CONVENTIONS 2012

A Fracas Over Fairness

Will Obama’s tax plan drive away the suburban voters he needs?

Updated: August 30, 2012 | 5:23 p.m.
August 30, 2012 | 2:55 p.m.

Mixed messages: Bucks County, Pa., voters show their competing loyalties. (Phil McAuliffe/Polaris)

A POTENTIAL OPENING

Even if the relatively sound financial footing of university graduates gives Obama an opening to court their votes, they are far from serene about the state of the national economy or their own personal situations. Romney and his allies are confident that their message accusing Obama of botching the country’s economic recovery will resonate among this group as well as it does among others.

Men and women who have completed college face a dilemma, according to Lawrence Mishel, president of the Economic Policy Institute. Yes, they’re faring better in the current economy than others. But they still might lag behind another key comparison point: themselves.

According to Mishel’s data, college graduates have lost income during the past decade. From 2000 to 2011, for instance, median weekly earnings fell by 1.2 percent among people who earned a college degree. From 2007 to 2011 alone, it dropped 1.1 percent. “I don’t think they’re necessarily rebounding any better, from what I see,” he said. “What’s happened over the last 10 years—wages for college graduates and those with high-school degrees—neither groups has seen any improvement in their wages and benefits.”

Their personal finances could also have been hit hard by the housing collapse, particularly in states such as Florida and Nevada where the market remains in crisis. “College graduates between the age of 30 and 50, probably most of their wealth is tied up in his or her house,” said Burtless, the Brookings economist. “So the decline of house prices hurt them.”

Some college-educated voters are quick to point out that they have yet to see signs of a strong recovery. Bucks County’s Art D’Angelo, who helps businesses plan their employee benefits, says that many of the companies he’s worked with have yet to restore benefits to their prerecession level, if they’re offering any at all. He says it’s the same situation with many of the people he talks with; most concur that the economic recovery is weak. “I talk to a lot of people who are struggling,” said D’Angelo, 64, who plans to vote for Romney. “Most people agree we need to do better.”

Another Bucks County Republican, Bob Welch, bemoans the region’s loss of wealth since the crisis. The financial adviser and head of the local chamber says that the real-estate market remains tepid at best and most people remain scared to invest because of the country’s uncertain economic future. “I’d say there’s been little improvement over the last four years here, very little,” said Welch, who added that the change the country needs is a change in the White House.

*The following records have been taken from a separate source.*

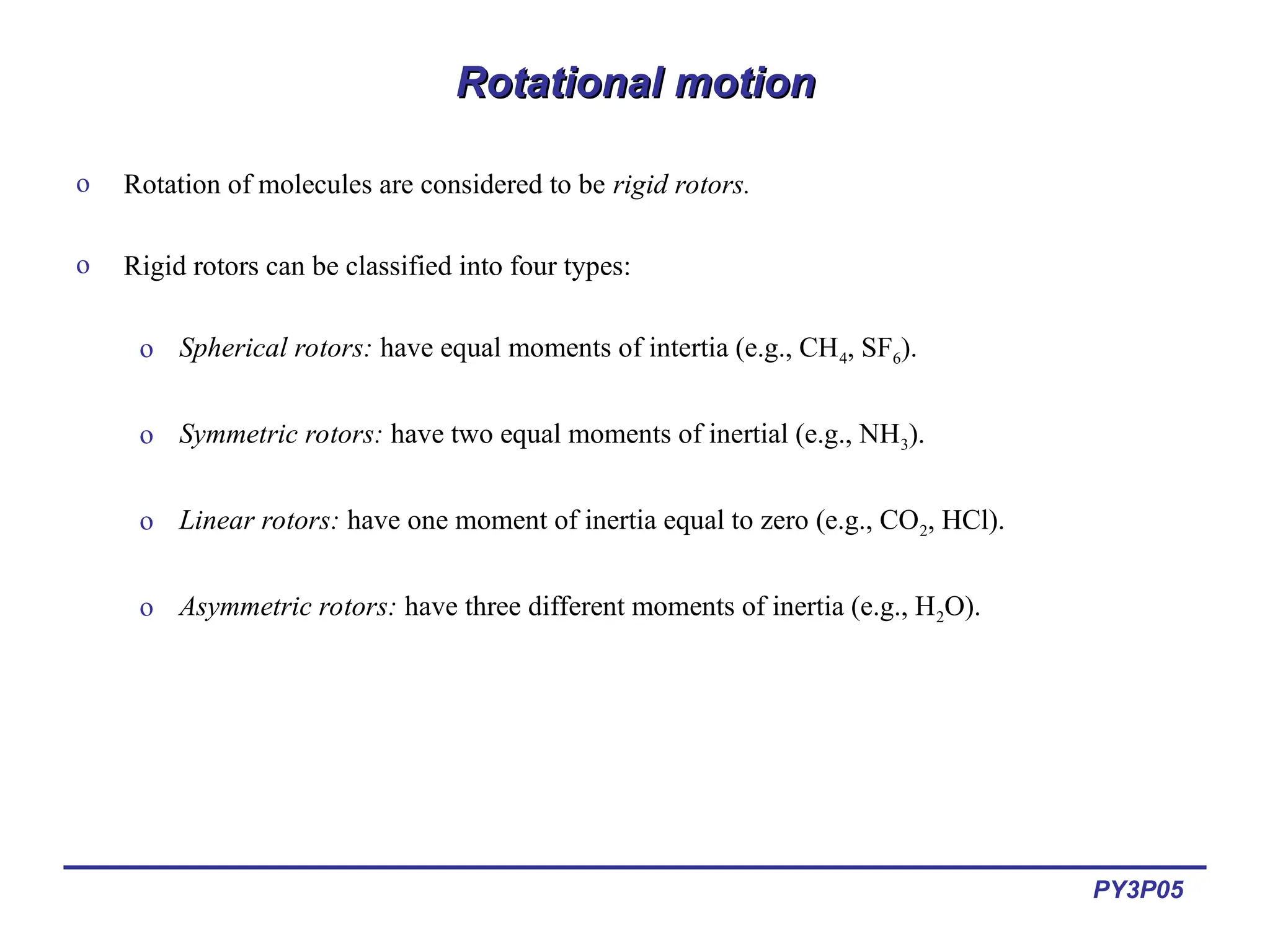 PY3P05
Rotational motion
Rotational motion
o Rotation of molecules are considered to be rigid rotors.
o Rigid rotors can be classified into four types:
o Spherical rotors: have equal moments of intertia (e.g., CH4, SF6).
o Symmetric rotors: have two equal moments of inertial (e.g., NH3).
o Linear rotors: have one moment of inertia equal to zero (e.g., CO2, HCl).
o Asymmetric rotors: have three different moments of inertia (e.g., H2O).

In a June poll by the Pew Research Center, confidence that the economy will improve during the next year dropped sharply among those who have graduated from college. Just 35 percent said they thought the economy would improve over the next year, a 15-point decline from the survey’s findings in March. It’s a sign that even for those whose jobs have remained relatively secure and whose finances have held up, views of the state of the overall economy remain shaky.

Republican are ready to pounce. That much was evident on a rainy Saturday morning in July as 100 people attended the opening of a Romney headquarters in Montgomery County’s Conshohocken. The event featured Toomey, whose successful courtship of voters in southeast Pennsylvania was critical to his 2010 Senate victory. Even if people are doing well, they understand that many of their fellow citizens are not, Toomey said in an interview with National Journal. “At the end of the day, everyone understands the economy isn’t nearly where it should be, and that’s because of President Obama’s failed policies.”

In effect, Romney is banking that the blunt-force argument about Obama’s responsibility for the economy’s disrepair—one he has stubbornly refused to deviate from regardless of his audience—doesn’t lose potency, even among those who may have the least to lose. For his part, Obama has to hope that a summer of mediocre-at-best economic news is not causing voters with a college degree to lose faith. His support among the group has softened since 2008 but remains relatively solid. A Pew Research Center poll in July found that about half of this group still planned to vote for the president. But if his numbers among that cohort drop much further, states such as Pennsylvania—a must-win for Obama—will become politically problematic. The president must hope that when college grads cast their vote, more than their tax returns will be on their minds.